It’s Curtains

A little more than five years ago, James Ryo Kiyan was tried and found guilty of stalking a coworker, whom we shall call Miss M. Both were employed by the Sullivan County, NY, Department of Planning and Environmental Management.

“Sexual harassment” the accusers said, although there was nothing sexual about what he actually did. He admitted to having a crush on Miss M, but all he wanted was to talk.

They had had lunch together at an old inn. Afterward he said, “We should do that again sometime.” He remembered her saying, “Yes, definitely.” She remembered being struck dumb.

He thought they were really into something, and so next he suggested they have dinner and a movie together. He would provide the food and a DVD and cook the dinner at her apartment. He felt he couldn’t invite her to his place because he was staying with his mother and the old bat would have been in their way.

This was too much for Miss M. Ryo finally caught on that what he had done was a huge social gaffe. He tried to tell her he realized that now and was terribly sorry. She wanted nothing more to do with him. He wanted to talk it over and be sure she understood that he understood. She didn’t want to talk at all.

It’s obvious that she felt none of the romantic stirrings that he felt. To her, they were simply coworkers who had made friends, and that was that. He was considerably older than she, and she wanted the friendship to end.

Ryo had Asperger’s syndrome. It’s a high-functioning form of autism. He explained to his office mates that he had it. Asperger people are known for their poor social skills. They have  trouble putting themselves into other people’s shoes and understanding where those others are coming from.

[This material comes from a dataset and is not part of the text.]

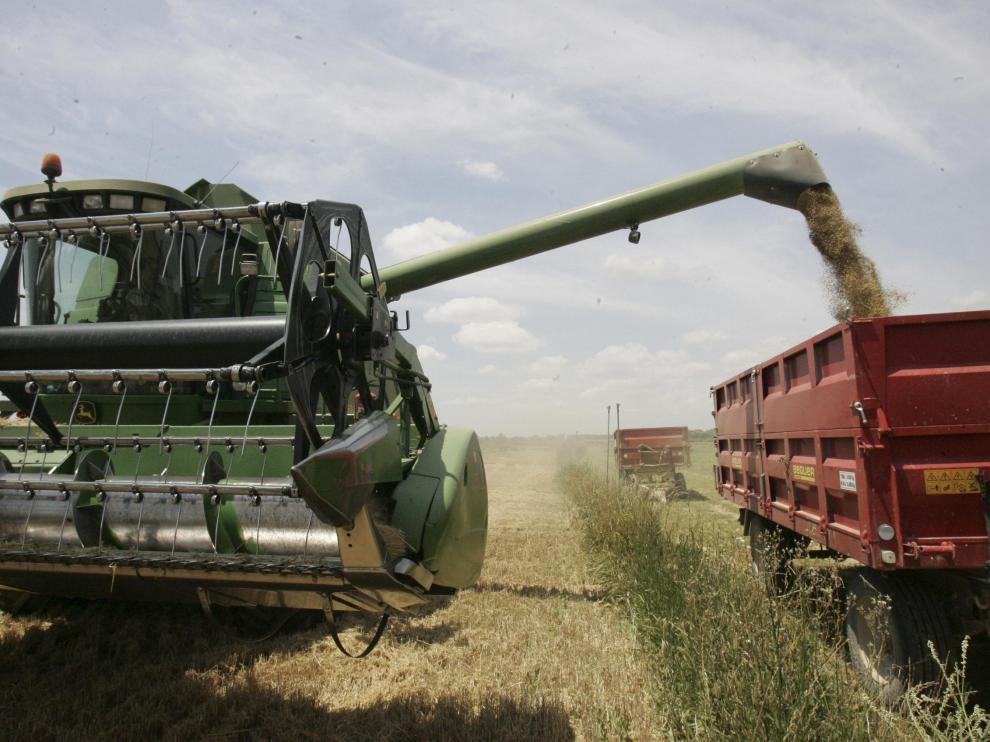 Cosecha de trigo en una explotación de la provincia de Huesca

He didn’t realize that his persistence seemed frightening to Miss M. He only knew he wanted to be friends. Her avoidance made him keep at it until she complained to the commissioner of their department

The commissioner warned him to leave Miss M alone. As I recounted those facts in earlier posts, many readers condemned Ryo for being stupid and disobedient when he refused to follow orders. His refusal, they said, was wrong, and he shouldn’t have done it.

I never said it wasn’t wrong. I fully agree that it was, but I happen to know that in his eyes, it wasn’t. He only wanted to talk to her. According to him, what was wrong with that? He thought everyone else just didn’t understand. And so he persisted and finally was suspended from his job.

They suspended him for one month without pay, then pay would resume until the formal hearing sometime in the future. But he was not to come to the office or have any further contact with anyone who worked there.

The hearing took place a few months later. There were several witnesses for Miss M, none for Ryo, who had to hire and pay for a lawyer. Ryo was permitted only to answer questions and say nothing of his own. I don’t know whether his higher-ups even knew about the Asperger’s. If they did, they failed to take it into account as any sort of explanation for his behavior. Asperger’s syndrome is not something a person chooses and it is more serious than most people suppose. You can’t imagine what it’s like unless you were born with it. And if you were, you can’t imagine what it’s like not to have it.

The hearing lasted for several days. It took the officer in charge a couple of months to make her decision. When she did, Ryo was deemed guilty of sexual harassment and lost his job.

He never expected that. In his mind, he hadn’t done anything really bad and he was good at his work. No one had any complaints about that. Until he was actually fired, he kept talking about “When I get my job back . . .”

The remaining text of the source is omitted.